Semana de páscoa
sempre foi m período que me trouxe muito incomodo. Quando eu era criança,
insistiam comigo para comer peixe na sexta-feira, mesmo eu não gostando (hoje
eu gosto) e não permitiam que se tivesse outras comidas em casa. Lembro-me que
somente quando minha irmã, que tinha sérios problemas para se alimentar (só
comia arroz), começou a comer a lasanha, é que este prato foi permitido para
ela, mas eu ainda tinha que comer as batatas e legumes do bacalhau.
Aquela
cerimônia forçada, descasada de uma tradição que fosse coerente, (sim, porque
também não éramos religiosos o suficiente para guardar a tradição da sexta
santa de forma lógica, era mais uma desculpa para comer bacalhau) sempre me
desgostou. E quando chegava no domingo só
piorava.
Por incrível
que pareça, eu nunca fui fã de chocolate, até hoje me lembro daqueles horríveis
guarda-chuvinhas de chocolates com gosto de gordura hidrogenada que ganhávamos de
vez em quando, tinham um retro gosto que ficava preso nos lábios e fundo da
garganta e nunca mais ia embora. Eca!
Acho que era por isso que não gostava de
chocolates naquela época a oferta era mais limitada. A cara de decepção das
pessoas quando me presenteavam era o reflexo da minha própria, e aquilo era constrangedor.
Imagino o sacrifico que minha tia fazia para comprar ovos para os quatro filhos
e todos os sobrinhos e eu lá com aquela cara aborrecida.
Depois de um
tempo criei um jeito para fugir dos ovos, passei a só comer chocolate branco, e
não havia ovos de chocolate branco. Contentava-me com uma barrinha de galak, ou
uma balinha, mas ainda assim aqueles que me presenteavam pareciam sempre tão
frustrados quanto eu mesma.
Nunca entendi
esta necessidade de nos forçar a comer aquilo de que não gostamos, e como disse
antes, na minha família nunca houve uma forte tradição religiosa, na medida em
que pude escolher minhas próprias crenças, esta foi uma que abandonei de vez.
Mas os anos
passaram e minha inner child virou mãe. Descobri outras formas de passar as
festas santas, através dos olhos do meu filho, através da inocência da criança,
através da magia.
Enquanto fazia
os últimos acertos ligando do meu celular para o coelho da páscoa (é isso
mesmo, eu tenho ligação direta para o coelhinho, pelo menos na imaginação do
Miguel), convenci meu pequeno de que ganhar ovos não era tão bom quanto uma
cesta de guloseimas, afinal renderia muito mais. Na verdade os ovos estão caríssimos
e tenho certeza de que ele vai ganhar outras coisas de tias e avós.
Na sexta santa
entramos numa loja cheia de ovos de chocolate, apenas para cortar caminho até a
entrada que fica na outra rua, e fomos abordados por um menino negro e pobre,
que nos pedia para pagar um chocolate. A fila estava imensa e iríamos ficar
pelo menos 1h na loja, e tínhamos um pouco de pressa, mas aquilo acabou comigo.
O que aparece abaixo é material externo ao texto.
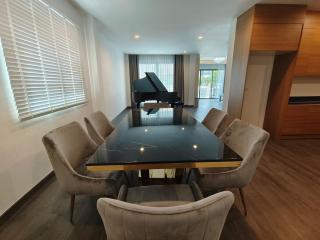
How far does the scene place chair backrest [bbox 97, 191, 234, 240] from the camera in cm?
54

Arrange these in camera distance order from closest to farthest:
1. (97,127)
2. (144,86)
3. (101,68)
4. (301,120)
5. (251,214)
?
(251,214) < (97,127) < (301,120) < (101,68) < (144,86)

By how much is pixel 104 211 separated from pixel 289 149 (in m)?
3.69

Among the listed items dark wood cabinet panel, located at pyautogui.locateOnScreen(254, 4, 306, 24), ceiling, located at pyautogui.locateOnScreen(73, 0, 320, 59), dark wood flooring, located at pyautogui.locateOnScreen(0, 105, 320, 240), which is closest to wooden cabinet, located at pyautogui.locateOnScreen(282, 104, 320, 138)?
dark wood flooring, located at pyautogui.locateOnScreen(0, 105, 320, 240)

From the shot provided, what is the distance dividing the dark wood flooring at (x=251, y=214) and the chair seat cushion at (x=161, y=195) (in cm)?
56

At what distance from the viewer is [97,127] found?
1.99 m

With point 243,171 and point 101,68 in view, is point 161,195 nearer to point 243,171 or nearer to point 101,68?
point 243,171

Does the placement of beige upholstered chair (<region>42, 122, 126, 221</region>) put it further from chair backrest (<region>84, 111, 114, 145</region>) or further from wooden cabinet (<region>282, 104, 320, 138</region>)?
wooden cabinet (<region>282, 104, 320, 138</region>)

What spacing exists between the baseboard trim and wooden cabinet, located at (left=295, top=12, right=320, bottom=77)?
4.68 m

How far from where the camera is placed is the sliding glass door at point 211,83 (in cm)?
1120

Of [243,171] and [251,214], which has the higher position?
[243,171]

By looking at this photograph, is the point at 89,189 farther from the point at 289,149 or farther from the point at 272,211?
the point at 289,149

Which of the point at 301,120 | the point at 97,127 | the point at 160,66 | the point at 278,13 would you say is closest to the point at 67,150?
the point at 97,127

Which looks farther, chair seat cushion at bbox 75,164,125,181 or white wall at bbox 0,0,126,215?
white wall at bbox 0,0,126,215

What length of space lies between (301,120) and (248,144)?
2961mm
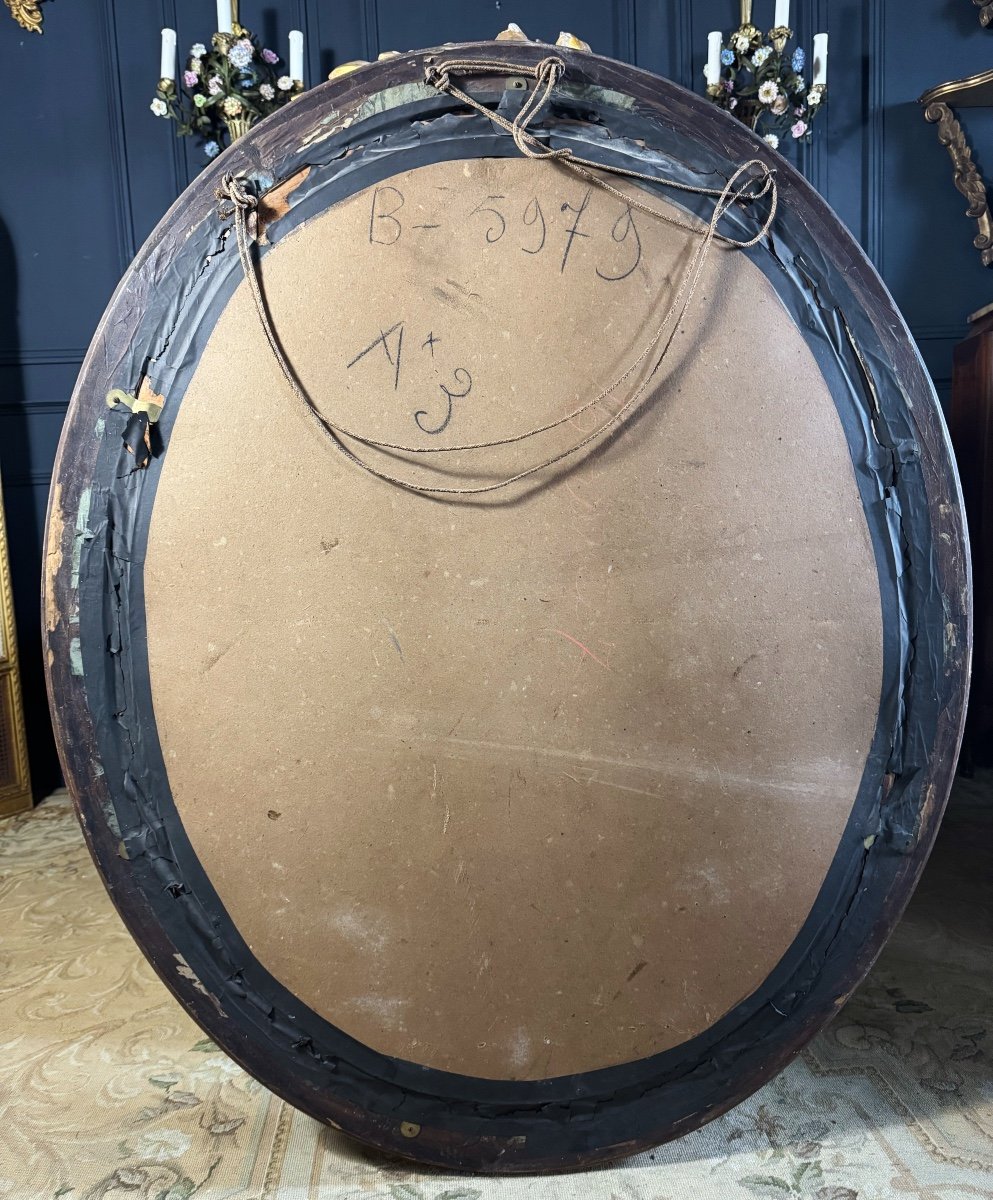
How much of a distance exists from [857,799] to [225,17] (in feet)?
7.55

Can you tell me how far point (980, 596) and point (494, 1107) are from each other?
5.73 feet

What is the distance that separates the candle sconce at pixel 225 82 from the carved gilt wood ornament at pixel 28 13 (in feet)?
1.10

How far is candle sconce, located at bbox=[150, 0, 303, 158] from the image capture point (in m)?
2.22

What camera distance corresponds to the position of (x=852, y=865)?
0.89 meters

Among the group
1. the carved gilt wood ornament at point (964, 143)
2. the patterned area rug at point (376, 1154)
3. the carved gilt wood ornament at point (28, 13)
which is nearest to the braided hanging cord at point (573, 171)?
the patterned area rug at point (376, 1154)

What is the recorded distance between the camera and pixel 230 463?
85 cm

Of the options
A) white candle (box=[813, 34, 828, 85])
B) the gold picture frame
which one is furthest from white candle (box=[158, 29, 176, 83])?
white candle (box=[813, 34, 828, 85])

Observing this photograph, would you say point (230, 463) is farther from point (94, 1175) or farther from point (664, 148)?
point (94, 1175)

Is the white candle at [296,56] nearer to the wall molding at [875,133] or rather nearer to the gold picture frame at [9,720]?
the gold picture frame at [9,720]

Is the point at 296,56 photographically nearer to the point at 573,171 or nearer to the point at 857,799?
Result: the point at 573,171

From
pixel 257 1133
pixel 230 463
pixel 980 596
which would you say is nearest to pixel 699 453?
pixel 230 463

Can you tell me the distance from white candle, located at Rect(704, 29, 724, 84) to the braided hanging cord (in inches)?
65.7

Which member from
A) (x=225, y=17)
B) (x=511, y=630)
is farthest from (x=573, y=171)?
(x=225, y=17)

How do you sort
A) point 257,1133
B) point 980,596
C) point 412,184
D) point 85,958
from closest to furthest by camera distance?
point 412,184
point 257,1133
point 85,958
point 980,596
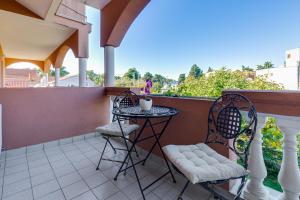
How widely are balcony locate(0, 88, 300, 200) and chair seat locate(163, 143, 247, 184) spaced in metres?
0.33

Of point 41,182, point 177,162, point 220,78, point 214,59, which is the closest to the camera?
point 177,162

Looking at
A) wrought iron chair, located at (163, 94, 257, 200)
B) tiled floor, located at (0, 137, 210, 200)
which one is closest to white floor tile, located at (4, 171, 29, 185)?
tiled floor, located at (0, 137, 210, 200)

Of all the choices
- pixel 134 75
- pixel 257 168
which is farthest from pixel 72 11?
pixel 257 168

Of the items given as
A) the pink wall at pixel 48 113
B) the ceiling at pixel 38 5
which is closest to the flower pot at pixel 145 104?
the pink wall at pixel 48 113

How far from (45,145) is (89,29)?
3115 millimetres

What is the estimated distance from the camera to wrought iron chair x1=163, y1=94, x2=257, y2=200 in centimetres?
105

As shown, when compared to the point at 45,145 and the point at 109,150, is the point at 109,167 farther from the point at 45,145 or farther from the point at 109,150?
the point at 45,145

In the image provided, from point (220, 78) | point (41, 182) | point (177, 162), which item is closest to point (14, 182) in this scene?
point (41, 182)

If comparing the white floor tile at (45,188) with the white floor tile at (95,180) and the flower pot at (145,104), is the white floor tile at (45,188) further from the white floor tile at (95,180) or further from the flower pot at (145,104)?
the flower pot at (145,104)

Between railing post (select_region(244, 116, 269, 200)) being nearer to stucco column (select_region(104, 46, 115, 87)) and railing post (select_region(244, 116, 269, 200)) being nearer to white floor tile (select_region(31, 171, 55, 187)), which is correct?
white floor tile (select_region(31, 171, 55, 187))

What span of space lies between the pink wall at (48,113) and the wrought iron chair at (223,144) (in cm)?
232

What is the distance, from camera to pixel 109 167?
2.12 metres

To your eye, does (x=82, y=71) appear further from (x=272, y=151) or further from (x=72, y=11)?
(x=272, y=151)

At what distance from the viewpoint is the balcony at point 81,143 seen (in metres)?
1.22
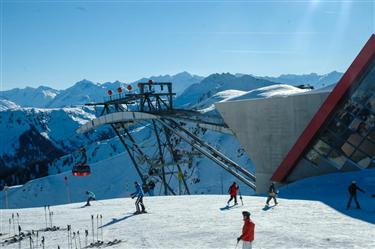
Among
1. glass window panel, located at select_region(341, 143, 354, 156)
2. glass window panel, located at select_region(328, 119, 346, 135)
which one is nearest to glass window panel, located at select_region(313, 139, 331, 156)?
glass window panel, located at select_region(341, 143, 354, 156)

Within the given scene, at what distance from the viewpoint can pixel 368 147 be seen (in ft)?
87.2

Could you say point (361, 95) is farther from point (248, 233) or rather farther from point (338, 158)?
point (248, 233)

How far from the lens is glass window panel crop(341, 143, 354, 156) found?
88.4 feet

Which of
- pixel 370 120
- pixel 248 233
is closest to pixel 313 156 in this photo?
pixel 370 120

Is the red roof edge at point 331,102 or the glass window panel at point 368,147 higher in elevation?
the red roof edge at point 331,102

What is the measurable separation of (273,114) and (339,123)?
5072 millimetres

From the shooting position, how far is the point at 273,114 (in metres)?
30.8

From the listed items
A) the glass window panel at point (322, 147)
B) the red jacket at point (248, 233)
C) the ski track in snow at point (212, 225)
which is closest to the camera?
the red jacket at point (248, 233)

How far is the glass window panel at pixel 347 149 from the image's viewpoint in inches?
1061

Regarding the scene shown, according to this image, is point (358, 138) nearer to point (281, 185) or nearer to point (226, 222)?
point (281, 185)

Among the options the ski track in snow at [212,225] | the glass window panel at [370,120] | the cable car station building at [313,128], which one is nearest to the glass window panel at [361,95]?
the cable car station building at [313,128]

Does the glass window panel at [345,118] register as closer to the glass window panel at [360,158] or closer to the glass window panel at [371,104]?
the glass window panel at [371,104]

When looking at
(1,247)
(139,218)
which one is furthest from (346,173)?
(1,247)

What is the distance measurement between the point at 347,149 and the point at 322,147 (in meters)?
1.53
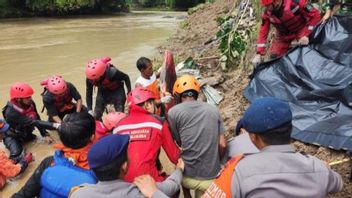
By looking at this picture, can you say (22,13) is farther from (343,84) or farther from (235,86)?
(343,84)

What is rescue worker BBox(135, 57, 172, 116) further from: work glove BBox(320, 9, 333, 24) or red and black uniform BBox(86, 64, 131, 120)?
work glove BBox(320, 9, 333, 24)

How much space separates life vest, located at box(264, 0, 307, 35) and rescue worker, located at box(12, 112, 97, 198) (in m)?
3.17

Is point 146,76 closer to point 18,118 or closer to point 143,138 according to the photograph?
point 18,118

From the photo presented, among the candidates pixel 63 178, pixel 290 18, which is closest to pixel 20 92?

Minha criança interior veio à tona com toda sua tristeza em relação a este
feriado. Na saída da loja havia mais crianças esperando que alguém lhes
comprasse chocolates. Eu comecei a chorar, primeiro porque não poderia comprar
para todas (nem mesmo tinha dinheiro comigo), segundo porque era injusto que
tanta propaganda fizesse com que as diferenças entre os que podem ter acesso e
os que não podem ficasse tão evidenciadas. Era apenas chocolate, algo que para
mim é tão cotidiano e que para aquelas crianças era um luxo.
Miguel não
entendeu porque eu chorava e comecei a explicar que o menino era pobre e a mãe
(se é que ele tinha) não tinha dinheiro para comprar chocolate para ele, e que
eu não poderia comprara naquela hora. E que ele deveria sempre pensar nas
coisas que ele tem, e entender quando eu disser não por algum motivo, etc.
Foi aí, neste
momento, que meu filho, após um segundo de silêncio, me perguntou:
- Mamãe, você
queria ser mãe daquele menino?
Eu hesitei
porque não sabia o que responder, e então resolvi dentro de mim. – Talvez, por
quê?
- Você podia
levar ele para casa, e ser mãe de nós dois.
O que ele
estava pensando? O que ele entendeu disso que havia acontecido? Será que ele
pensou que eu sendo mãe do menino resolveria a tristeza, ou a minha? Eu não sei,
somente posso conjecturar, mas que foi minimamente inusitado, foi.